To that end, Wall is already scouting his future competition to pick up a few pointers. Wall was at Staples Center for Game 1 of the Western Conference finals Monday night to watch the Lakers and Suns and said he spent the evening studying Kobe Bryant's footwork.
"I have to work on mine," Wall said.
Wall has no problem with putting in the work, on the court or off as he compiled a 3.5 grade point average in his second semester at Kentucky. Wall's GPA dwarfed the overall fall semester GPA of the Wildcats which was reported by The Lexington Herald-Leader as being at a seven-year low of 2.025.
"People thought I was just going to look over college basketball and not take it seriously, not do my school work and just look to the draft," Wall said. "But that wasn't my goal or my mindset. I went to Kentucky to be a better player. Coach [John Calipari] and [assistant] coach [Rod] Strickland helped me get better. The college experience jump-started me to the NBA.
"I finished the semester with a 3.5 and people thought I wouldn't finish school or blow past it since I knew I was going to the NBA," Wall said. "It made me feel good because people say I'm not smart enough or I don't take my school work seriously. But I took it seriously both semesters and finished with a great grade point average."
Now Wall is focusing on his life away from the classroom.
Earlier Tuesday, Wall worked out with noted pre-draft trainer Joe Abunassar as part of his Impact Basketball training group.
Next Wall plans to head to Chicago this week for the NBA's pre-draft combine. As a lottery selection, Wall won't go through the basketball drills but will go through the strength and agility testing as well as medical testing.
Brian Clifton said Wall will get a brief stop in his native Raleigh for a few days before using Tampa as his home base for much of June prior to the draft with a likely stop in Washington at some point prior to June 24. Clifton wanted Wall to be in a much more isolated area and out of the spotlight in his prep work for the draft.
But hiding from the fame has been hard in the sport for Wall recently. He was pegged as the next golden child in a sport that loves to cradle its next super stars from early on in high school through however many years he's in college.
Wall said he's convinced had the NBA not had the rule that a player must sit out a year (in addition to being 19) that he wouldn't have been ready for the league out of high school.
"I wouldn't have been one of those players that could have been something," Wall said. "I needed the maturity to go to college. The one year of experience, listening to the coaches and playing in the Elite Eight helped."
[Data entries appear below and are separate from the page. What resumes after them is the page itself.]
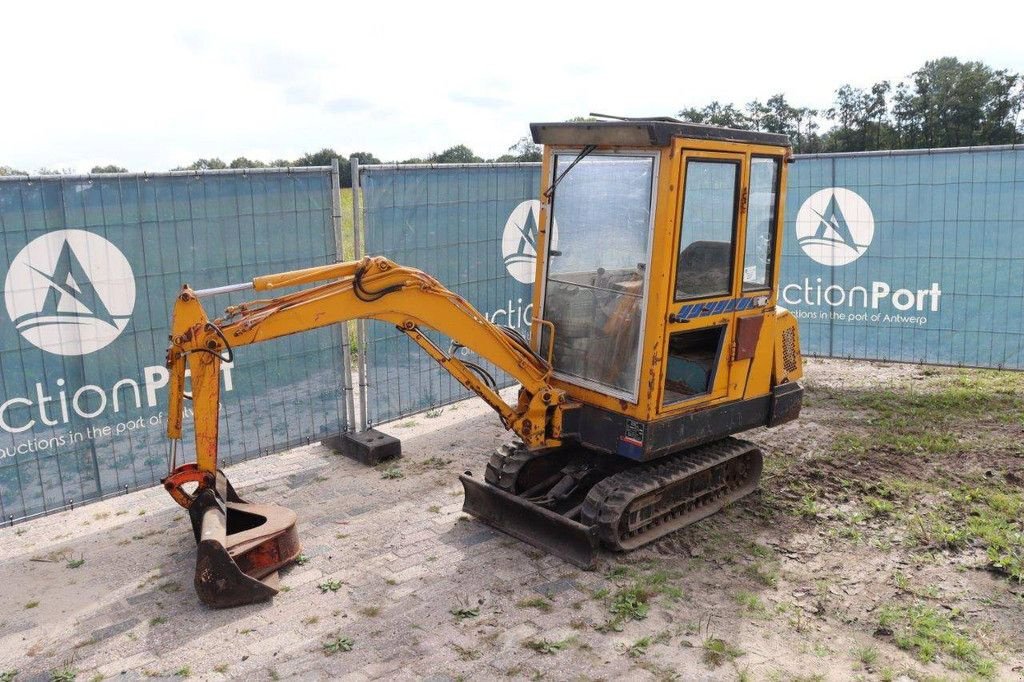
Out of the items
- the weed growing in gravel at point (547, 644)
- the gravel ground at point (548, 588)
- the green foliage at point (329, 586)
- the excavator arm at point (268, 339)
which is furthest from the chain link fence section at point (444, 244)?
the weed growing in gravel at point (547, 644)

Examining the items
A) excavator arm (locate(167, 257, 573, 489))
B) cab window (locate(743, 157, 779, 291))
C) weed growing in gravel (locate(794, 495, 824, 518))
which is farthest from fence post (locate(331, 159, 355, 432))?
weed growing in gravel (locate(794, 495, 824, 518))

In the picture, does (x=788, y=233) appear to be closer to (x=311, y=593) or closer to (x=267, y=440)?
(x=267, y=440)

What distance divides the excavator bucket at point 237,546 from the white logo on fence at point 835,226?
735 centimetres

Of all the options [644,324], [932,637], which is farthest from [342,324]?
[932,637]

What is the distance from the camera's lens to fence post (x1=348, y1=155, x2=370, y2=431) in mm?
7805

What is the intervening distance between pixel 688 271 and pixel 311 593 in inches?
127

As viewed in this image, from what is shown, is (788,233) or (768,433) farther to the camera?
(788,233)

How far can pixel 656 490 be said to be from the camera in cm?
609

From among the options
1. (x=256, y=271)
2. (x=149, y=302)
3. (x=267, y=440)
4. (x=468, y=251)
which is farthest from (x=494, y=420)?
(x=149, y=302)

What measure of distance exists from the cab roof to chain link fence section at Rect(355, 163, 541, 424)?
7.51 feet

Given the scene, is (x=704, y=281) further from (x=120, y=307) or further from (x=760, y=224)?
(x=120, y=307)

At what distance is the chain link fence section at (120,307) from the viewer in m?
6.10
After the euphoria of the lottery selections died down, Wall and his friends sat around Fegan's couch, with the sun setting over Beverly Hills and watched Game 2 of the Eastern Conference finals between the Magic and Celtics.
Wall, who will turn 20 on Sept. 6, said his mother Francis Pulley, who was at home in North Carolina, was simply "happy" about the lottery order.
As he looked out over Los Angeles on Tuesday night, Wall collected his thoughts about how far he has come in a few short years of stardom.
"I sit back sometimes and think about it," Wall said. "I think about my life, how my dad passed, how my mom had to have three to four jobs to take care of me and my sister, this means a lot right now."
Andy Katz is a senior writer at ESPN.com.